[YOUR TASK] Find every line in the records below that holds the word "over" and copy it.

□ □ □ □

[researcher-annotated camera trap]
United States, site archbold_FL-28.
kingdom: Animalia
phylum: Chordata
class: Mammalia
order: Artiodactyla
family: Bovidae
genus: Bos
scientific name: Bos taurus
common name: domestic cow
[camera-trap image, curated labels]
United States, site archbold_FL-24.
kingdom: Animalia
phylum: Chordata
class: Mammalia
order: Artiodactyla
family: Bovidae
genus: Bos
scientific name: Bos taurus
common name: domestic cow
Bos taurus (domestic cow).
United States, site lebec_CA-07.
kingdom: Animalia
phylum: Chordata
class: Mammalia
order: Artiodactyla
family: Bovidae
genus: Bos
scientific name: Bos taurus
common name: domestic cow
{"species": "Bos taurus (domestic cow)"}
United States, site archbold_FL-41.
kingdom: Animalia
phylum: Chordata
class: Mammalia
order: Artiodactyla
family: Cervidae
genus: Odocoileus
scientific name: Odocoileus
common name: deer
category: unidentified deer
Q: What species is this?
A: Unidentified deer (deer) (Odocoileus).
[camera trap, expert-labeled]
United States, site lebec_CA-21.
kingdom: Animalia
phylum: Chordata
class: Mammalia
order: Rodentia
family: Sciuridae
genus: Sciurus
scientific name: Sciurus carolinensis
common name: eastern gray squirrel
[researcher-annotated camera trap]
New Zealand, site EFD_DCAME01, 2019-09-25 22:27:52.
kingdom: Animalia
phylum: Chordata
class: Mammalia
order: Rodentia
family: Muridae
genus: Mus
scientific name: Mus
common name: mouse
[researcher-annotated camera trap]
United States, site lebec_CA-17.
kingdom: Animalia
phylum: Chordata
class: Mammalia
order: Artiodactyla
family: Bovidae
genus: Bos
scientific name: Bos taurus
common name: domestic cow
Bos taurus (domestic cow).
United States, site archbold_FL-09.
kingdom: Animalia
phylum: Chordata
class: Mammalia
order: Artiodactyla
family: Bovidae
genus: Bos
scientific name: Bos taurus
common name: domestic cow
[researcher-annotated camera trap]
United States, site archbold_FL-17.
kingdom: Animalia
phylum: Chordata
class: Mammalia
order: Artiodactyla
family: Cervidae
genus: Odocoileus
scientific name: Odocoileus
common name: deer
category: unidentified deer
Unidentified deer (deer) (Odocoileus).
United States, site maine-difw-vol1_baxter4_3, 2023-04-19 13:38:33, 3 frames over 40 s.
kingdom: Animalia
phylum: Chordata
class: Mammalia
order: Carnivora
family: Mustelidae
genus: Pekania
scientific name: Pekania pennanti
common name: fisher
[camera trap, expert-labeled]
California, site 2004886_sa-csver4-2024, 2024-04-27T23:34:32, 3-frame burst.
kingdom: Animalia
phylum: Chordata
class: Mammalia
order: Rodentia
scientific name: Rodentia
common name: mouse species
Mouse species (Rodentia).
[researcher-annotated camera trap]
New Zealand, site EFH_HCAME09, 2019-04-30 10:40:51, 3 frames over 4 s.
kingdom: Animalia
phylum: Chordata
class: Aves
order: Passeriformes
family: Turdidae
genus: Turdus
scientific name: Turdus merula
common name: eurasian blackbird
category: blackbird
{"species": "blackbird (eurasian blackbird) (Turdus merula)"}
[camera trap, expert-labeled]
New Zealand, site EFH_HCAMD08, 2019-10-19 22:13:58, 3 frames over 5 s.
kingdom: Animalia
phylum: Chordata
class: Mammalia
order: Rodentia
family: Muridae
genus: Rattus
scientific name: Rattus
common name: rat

□ □ □ □

[REPLY TO THE TASK]
United States, site maine-difw-vol1_baxter4_3, 2023-04-19 13:38:33, 3 frames over 40 s.
New Zealand, site EFH_HCAME09, 2019-04-30 10:40:51, 3 frames over 4 s.
New Zealand, site EFH_HCAMD08, 2019-10-19 22:13:58, 3 frames over 5 s.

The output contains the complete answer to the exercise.